> [PASSAGE]
◇ ◇ ◇ ◇ ◇ ◇ ◇

For gut metagenome DNA Illumina sequencing libraries were prepared using a fragment size of 400 bases and sequenced by Illumina HiSeq2000 platform using a configuration of 200 cycles to obtain pair-end reads of 100 base length. Both library preparation and sequencing were performed at Macrogen Inc. (Korea). The sample yielded a total of 58,146,564 reads. Additionally, DNA from hemolymph metagenome was sequenced using the 454 GS-FLX platform yielding 811,305 single reads.

Metagenomic Fungal Ribosomal Gene In silico Reconstruction and Characterization

Ribosomal genes from all metagenomic reads were obtained using Parallel-meta 2.4 (Su et al., 2014) algorithm. Eukaryotic ribosomal sequences were recovered using -E option against the SILVA database within an e-value of 1 × 10−10 cutoff. Fungal 18S rRNA sequences were retrieved from parsing Parallel-meta result tables. Fungal hits were visualized in Krona graphs (Ondov et al., 2011). 18S rRNA gene sequences were recovered from long reads of the hemolymph metagenome (>200 nt), compared to taxonomically related sequences from NCBI using BLASTn 2.2.30+ (Camacho et al., 2009) and used for maximum likelihood phylogenetic analysis. MODELTEST 3.06 was used to select appropriate models of sequence evolution by the AIC model. Model TrN was the best model (A = 0.25409; C = 0.14918; G = 0.20597; T = 0.39076). The ribosomal sequence retrieved was deposited in the GenBank database under the accession number KT351777.

Gene Annotation and Purine Pathway Reconstruction

To eliminate bacterial sequences, all metagenomic reads were mapped to Wolbachia wDacA and wDacB genomes previously obtained from D. coccus metagenome (Ramírez-Puebla et al., 2015) using Bowtie2 2.2.4 (Langmead and Salzberg, 2012). Un-mapped reads were retrieved by Samtools 1.2 (Li et al., 2009). High-quality shotgun unmapped reads longer than 100 nucleotides were used directly for gene prediction and annotation. Gene prediction was performed using FragGeneScan 1.20 (Rho et al., 2010) with –w 0 –p 16 –t illumina_5 (gut, DCoax and DCperu metagenomes) and –t 454_5 (hemolymph-metagenome) parameters. Metabolic annotation was obtained from all putative coding gene predicted using GhostKoala tool from KEGG (Kanehisa et al., 2015). Fungal annotation was obtained by parsing the annotation result table using KEGGREST Bioconductor library ( A metabolic pathway of uric acid catabolism was constructed using KEEG Mapper–Search & color Pathway tool ( from fungal annotation results. All metagenomics reads from gut and hemolymph metagenomes were deposited in GenBank under SRA accession study SRP074499.

◇ ◇ ◇ ◇ ◇ ◇ ◇

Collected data
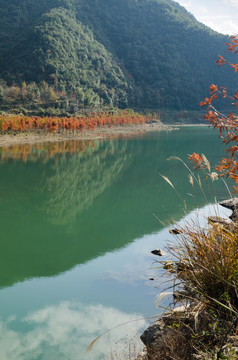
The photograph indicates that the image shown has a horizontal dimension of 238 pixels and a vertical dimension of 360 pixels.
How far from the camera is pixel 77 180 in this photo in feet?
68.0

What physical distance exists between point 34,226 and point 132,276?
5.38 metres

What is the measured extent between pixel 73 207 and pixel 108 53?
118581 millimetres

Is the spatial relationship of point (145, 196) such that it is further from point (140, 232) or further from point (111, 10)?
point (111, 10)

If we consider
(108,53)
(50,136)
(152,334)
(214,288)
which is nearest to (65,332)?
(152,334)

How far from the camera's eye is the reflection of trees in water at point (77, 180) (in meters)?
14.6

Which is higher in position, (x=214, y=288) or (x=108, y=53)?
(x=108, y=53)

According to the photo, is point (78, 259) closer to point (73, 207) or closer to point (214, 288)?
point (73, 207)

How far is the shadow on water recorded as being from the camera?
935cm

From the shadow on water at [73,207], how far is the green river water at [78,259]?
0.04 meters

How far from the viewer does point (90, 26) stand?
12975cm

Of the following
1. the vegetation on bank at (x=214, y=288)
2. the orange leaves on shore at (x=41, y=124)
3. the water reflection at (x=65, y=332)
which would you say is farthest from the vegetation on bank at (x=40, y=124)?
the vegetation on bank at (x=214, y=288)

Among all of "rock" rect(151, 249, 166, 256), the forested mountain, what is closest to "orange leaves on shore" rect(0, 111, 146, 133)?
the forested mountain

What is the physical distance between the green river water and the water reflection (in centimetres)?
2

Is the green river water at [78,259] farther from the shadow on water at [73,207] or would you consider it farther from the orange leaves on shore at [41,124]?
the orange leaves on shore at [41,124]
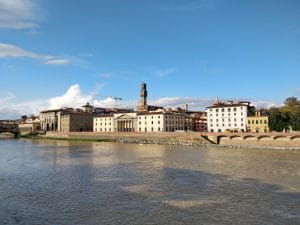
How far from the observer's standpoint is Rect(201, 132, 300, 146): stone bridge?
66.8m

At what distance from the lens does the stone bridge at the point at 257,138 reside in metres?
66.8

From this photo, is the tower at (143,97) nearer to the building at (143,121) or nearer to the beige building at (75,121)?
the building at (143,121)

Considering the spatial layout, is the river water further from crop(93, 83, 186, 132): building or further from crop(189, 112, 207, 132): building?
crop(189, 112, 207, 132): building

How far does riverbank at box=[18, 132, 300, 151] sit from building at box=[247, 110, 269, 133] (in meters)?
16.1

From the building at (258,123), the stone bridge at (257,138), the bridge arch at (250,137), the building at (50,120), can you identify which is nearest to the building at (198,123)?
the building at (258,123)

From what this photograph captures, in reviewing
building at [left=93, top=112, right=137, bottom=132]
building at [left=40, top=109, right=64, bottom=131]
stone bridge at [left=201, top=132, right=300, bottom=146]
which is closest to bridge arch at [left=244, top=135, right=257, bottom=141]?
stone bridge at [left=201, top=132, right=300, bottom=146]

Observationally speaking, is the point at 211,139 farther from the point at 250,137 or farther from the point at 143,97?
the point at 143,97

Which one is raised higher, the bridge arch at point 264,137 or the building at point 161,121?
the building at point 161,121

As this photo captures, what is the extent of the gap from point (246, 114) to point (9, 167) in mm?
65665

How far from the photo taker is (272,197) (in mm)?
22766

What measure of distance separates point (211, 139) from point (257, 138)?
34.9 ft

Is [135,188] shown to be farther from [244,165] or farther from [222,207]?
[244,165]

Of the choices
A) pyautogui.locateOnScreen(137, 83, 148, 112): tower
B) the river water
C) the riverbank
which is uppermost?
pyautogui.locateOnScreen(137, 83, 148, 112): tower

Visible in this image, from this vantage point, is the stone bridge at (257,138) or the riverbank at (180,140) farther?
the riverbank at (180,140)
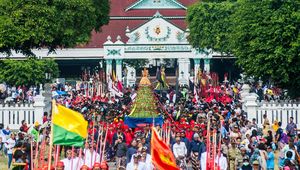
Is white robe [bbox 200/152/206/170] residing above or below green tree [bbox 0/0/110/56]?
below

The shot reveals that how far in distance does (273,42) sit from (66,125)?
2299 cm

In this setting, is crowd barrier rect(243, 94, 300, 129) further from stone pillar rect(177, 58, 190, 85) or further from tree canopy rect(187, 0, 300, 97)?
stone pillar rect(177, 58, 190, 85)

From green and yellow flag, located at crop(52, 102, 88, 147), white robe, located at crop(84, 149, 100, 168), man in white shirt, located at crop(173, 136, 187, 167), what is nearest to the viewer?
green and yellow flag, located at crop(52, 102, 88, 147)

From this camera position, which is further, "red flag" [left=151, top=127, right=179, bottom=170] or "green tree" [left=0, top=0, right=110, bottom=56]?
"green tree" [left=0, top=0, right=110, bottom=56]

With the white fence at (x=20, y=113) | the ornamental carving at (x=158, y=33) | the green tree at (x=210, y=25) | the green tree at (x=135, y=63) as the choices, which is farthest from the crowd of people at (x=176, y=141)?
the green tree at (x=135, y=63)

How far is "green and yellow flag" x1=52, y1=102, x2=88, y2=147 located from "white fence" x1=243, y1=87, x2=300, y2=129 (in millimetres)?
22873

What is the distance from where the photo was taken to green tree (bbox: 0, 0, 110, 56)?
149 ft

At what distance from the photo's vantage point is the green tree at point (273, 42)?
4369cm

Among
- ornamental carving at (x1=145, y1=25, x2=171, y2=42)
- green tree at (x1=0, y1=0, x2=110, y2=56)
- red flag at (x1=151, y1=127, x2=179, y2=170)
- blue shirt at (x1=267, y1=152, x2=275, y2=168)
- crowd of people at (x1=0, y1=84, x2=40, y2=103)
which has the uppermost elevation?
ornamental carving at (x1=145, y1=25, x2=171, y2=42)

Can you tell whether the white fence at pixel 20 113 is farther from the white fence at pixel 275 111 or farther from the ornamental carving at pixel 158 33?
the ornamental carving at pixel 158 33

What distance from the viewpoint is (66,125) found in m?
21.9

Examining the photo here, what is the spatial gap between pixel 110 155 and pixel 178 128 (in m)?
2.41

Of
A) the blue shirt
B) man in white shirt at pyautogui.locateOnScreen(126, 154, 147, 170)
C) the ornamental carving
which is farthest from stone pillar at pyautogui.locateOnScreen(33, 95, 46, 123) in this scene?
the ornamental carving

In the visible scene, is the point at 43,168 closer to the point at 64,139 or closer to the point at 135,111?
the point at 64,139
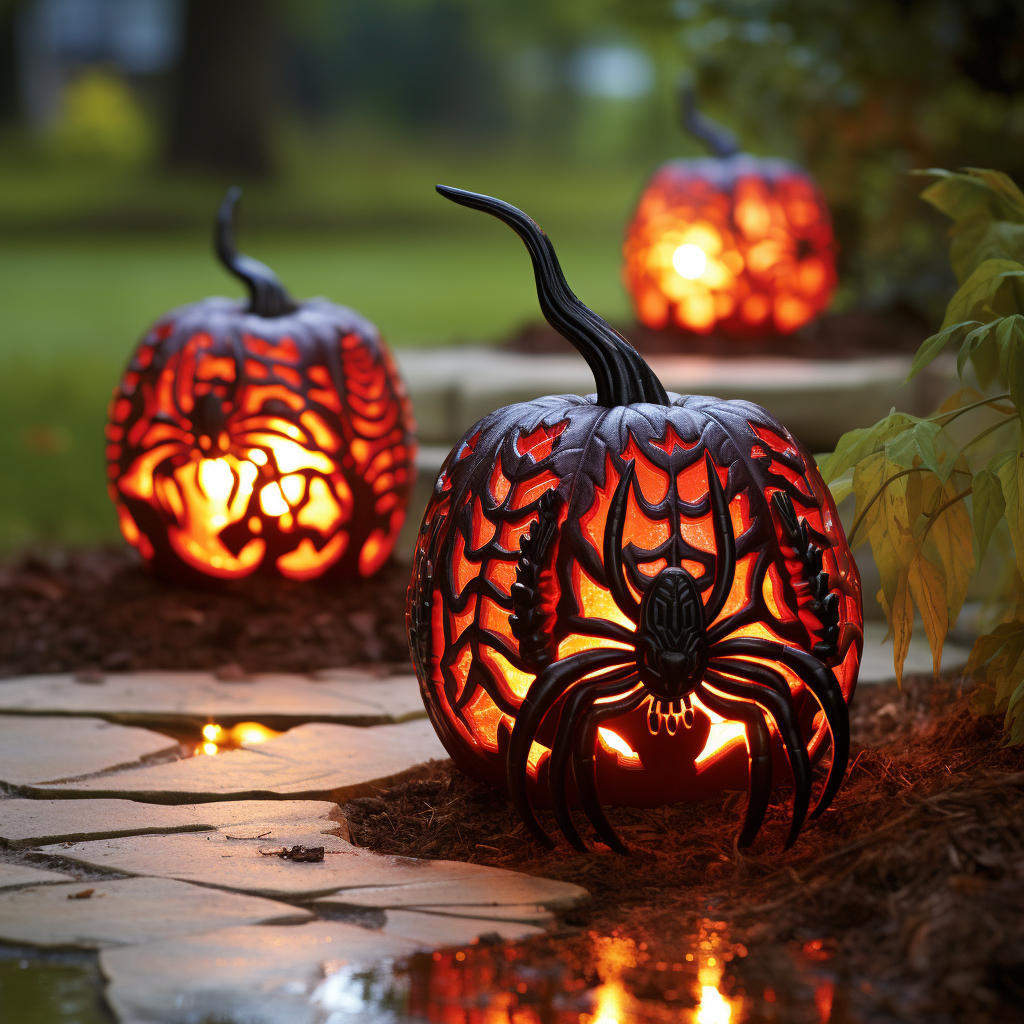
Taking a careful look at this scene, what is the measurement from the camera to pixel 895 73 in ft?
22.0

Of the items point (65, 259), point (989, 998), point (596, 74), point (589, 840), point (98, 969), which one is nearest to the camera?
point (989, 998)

◇ ◇ ◇ ◇ ◇ ◇ ◇

> [WHAT THIS EXERCISE ASKS]
a – Using the metagenome methods passage, decide whether each statement agrees with it: (i) library preparation and sequencing were both carried out at Macrogen Inc.; (ii) the hemolymph metagenome was sequenced on the Illumina HiSeq2000 platform; (iii) unmapped reads were retrieved with Bowtie2. Answer yes or no for each and quote the words that settle it.
b – Please proceed with the metagenome methods passage, continuing it from the point where it stops.

> [ANSWERS IN ORDER]
a –
(i) Yes: "Both library preparation and sequencing were performed at Macrogen Inc. (Korea)."
(ii) No: "DNA from hemolymph metagenome was sequenced using the 454 GS-FLX platform yielding 811,305 single reads."
(iii) No: "Un-mapped reads were retrieved by Samtools 1.2 (Li et al., 2009)."

b –
Additionally, to extend our metagenomic results we analyzed the two available Dactylopius metagenomes from the whole body (here after called DCoax and DCperu metagenome) deposited in GenBank under BioProject PRJNA244295 (Campana et al., 2015). For this, we performed a fungal ribosomal gene in silico reconstruction and the annotation of fungal reads related to uric acid catabolism as was described above.

Phylogenetic Analysis

Nucleotide sequences were compared against non-redundant GeneBank library by BLASTn 2.2.30+ (Camacho et al., 2009) and taxonomically related sequences were collected from NCBI. Cultured fungi were identified by ITS and 26S rRNA phylogenies obtained by Maximum likelihood. MODELTEST 3.06 was used to select appropriate models of sequence evolution by the AIC model (Posada, 2008). GTR+I+G (α = 1.772 for gamma distribution; A = 0.25778; C = 0.23041; G = 0.22501; T = 0.28681) was the best model for the ITS gene, while GTR + I (α = 0.383 for gamma distribution; A = 0.25061; C = 0.20735; G = 0.29982; T = 0.24222) was the best model for 26S rRNA gene. A p-distance among sequences was calculated using DNAdist algorithm from Phylip 3.6 software (Felsenstein, 1989). Limits for genus and species were established at 95 and 97%, respectively. To compare the sequences and quantify the number of fungi operational taxonomical units (OTUs) related with Dactylopius spp., a cluster analysis was performed using MOTHUR (Schloss et al., 2009) and ribosomal sequences were clustered at 0.03% distance. All sequences generated from ITS and 26S rRNA of cultured fungi were deposited in the GenBank database under the accessions numbers KM393247 to KM393282 and KT351741 to KT351776, respectively.

Determination of Uric Acid and Uricase Activity in Dactylopius spp.

Three guts from D. coccus and D. opuntiae in 1st instar nymph, 2nd instar nymph and adults, as well as eggs from both species, were dissected as mentioned above. Additionally male bodies were resuspended in 200 μl AmplexRed buffer solution. Also, 10 μl of honeydew from D. coccus and D. opuntiae were resuspended in 100 μl of the same buffer solution. UA and uricase activity were determined using the Amplex® Red Uric Acid/Uricase Assay Kit (Life Technologies Eugene, OR) following the manufacturer's instructions. Means of the UA content as well as uricase activity were compared using two-way ANOVA, and a Tukey-HSD post-hoc test was applied for pairwise comparisons between insects. Furthermore, to compare differences in UA content between honeydew and adult female guts a t-test was performed. All statistics test were performed using R version 3.1.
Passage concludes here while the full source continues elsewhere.